Bernie Su, the first person to win an Emmy for his genre-busting new forms of video, is at it again, testing his latest project, Whispers, with an elite crowd of Southern California tech-entertainment leaders Wednesday night at one of the movie industry’s great redoubts, the Sony Pictures Entertainment lot in Los Angeles suburb Culver City.
Su’s project with digital production company Pickford is one of two exploring how AI tools can create a unique interactive experience for audiences. Whispers follows Marcus Kent, a private investigator trying to solve crimes with help from “whispers,” AI prompts and clues submitted by cellphone-wielding audience members.
Det. Marcus Kent’s behavior in ‘Whispers’ is informed by the mobile-phone prompts of audience members, streaming alongside the main screen during the experience.
(Image by David Bloom)
The AI generating the experience incorporates the whispers from across the length of the performance, and creates a one-of-kind experience for that specific audience, the generated animation using cloned voices created (by permission) from a set of SAG-AFTRA actors.
The Whispers experience unfurled down the street from AI on the Lot, the suddenly massive conference focused on using AI for filmmaking held partly at the sprawling home for sponsor Amazon MGM Studios and Amazon Music.
Su joined digital production startup Pickford almost exactly a year ago, he said, to bring to fruition his ideas for a new kind of theatrical experience that was intensely interactive, using AI to create something well beyond old-school choose-your-own-adventure games and books.
Indeed, when it’s working well, Whispers suggests a new direction for struggling theater chains or even connected TVs to offer audiences new kinds of fun experiences. Importantly, the transformation would require relatively little new technology or physical enhancement or restructuring for theater operators.

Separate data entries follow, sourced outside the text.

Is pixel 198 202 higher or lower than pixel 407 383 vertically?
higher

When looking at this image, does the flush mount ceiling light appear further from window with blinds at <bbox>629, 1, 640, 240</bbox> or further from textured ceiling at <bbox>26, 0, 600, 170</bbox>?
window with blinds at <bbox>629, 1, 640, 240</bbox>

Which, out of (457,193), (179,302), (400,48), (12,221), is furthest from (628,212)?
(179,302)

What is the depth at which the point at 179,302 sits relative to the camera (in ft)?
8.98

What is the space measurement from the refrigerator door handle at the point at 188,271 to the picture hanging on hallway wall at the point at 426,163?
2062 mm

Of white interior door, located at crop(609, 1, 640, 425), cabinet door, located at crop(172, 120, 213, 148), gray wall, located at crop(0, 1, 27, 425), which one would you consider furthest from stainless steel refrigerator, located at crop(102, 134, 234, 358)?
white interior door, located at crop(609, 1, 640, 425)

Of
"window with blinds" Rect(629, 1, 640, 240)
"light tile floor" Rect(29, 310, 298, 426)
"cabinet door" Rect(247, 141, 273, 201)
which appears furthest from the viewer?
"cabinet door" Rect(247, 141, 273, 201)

That said, an experience with Whispers or anything similar to it will need to come with a couple of cautions, if Wednesday night’s experience with about 100 of the most prominent (and puckishly contrary) minds in Hollywood technology is in any way representative.

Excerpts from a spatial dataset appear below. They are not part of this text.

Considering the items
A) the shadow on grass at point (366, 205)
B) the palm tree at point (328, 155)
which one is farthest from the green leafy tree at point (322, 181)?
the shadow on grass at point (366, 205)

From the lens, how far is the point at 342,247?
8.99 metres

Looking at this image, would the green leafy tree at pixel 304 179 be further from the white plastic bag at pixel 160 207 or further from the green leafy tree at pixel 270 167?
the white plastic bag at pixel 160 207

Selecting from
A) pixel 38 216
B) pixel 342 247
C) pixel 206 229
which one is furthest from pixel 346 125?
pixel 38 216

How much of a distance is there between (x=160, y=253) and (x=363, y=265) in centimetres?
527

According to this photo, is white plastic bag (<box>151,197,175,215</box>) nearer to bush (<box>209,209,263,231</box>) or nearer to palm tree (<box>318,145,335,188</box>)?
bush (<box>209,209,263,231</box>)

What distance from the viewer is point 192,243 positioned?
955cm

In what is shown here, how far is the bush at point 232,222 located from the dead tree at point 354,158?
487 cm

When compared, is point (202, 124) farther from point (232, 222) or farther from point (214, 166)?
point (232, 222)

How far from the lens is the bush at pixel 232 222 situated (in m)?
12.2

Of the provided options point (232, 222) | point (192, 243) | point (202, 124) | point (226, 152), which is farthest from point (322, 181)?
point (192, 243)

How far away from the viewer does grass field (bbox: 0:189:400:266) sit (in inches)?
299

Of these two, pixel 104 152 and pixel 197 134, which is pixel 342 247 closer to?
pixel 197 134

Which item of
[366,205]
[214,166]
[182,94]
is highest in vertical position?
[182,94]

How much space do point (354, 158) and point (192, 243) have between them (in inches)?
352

Afterward, among those watching was Renard Jenkins, a former PBS and Warner executive who is president of industry tech group HPA. He suggested most theaters likely would need to beef up their WiFi connectivity, especially in a larger theater where as many as a few hundred people might be simultaneously the show.
The hour-long screening generated several hundred “whispers” to Marcus, including a remarkably dedicated set of contributions from a small group apparently fixated on the general idea of Taco Bell chalupas, i.e., something ridiculous that had virtually nothing to do with the noir-ish crime mystery.

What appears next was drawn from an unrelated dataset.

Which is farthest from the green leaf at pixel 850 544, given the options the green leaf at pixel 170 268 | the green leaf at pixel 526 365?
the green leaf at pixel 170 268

It’s not hard to imagine, for instance, sets of teen boys trying to monkey wrench a theatrical presentation with wildly inappropriate prompts, though the AI could be used to screen the worst of such attempts, just as it is when similar systems moderate language in videogame chatrooms such as Call of Duty.
The other challenge is reducing the latency of the AI itself in synthesizing all the whispers as it prepares to render the next scene. Buffering for up to a few seconds happened several times as the AI engine.
But regardless, there’s much to intrigue with Whispers and the opportunities it suggests.
Su won Emmys for achievement in interactive media in 2013 (Lizzie Bennet Diaries), 2015 (Emma Approved), and 2019 (Artificial). Each of those projects pushed older generations of technology.
Whispers now moves to the Alamo Drafthouse theater in downtown Los Angeles, among other Alamo outposts around the country, Pickford executives said.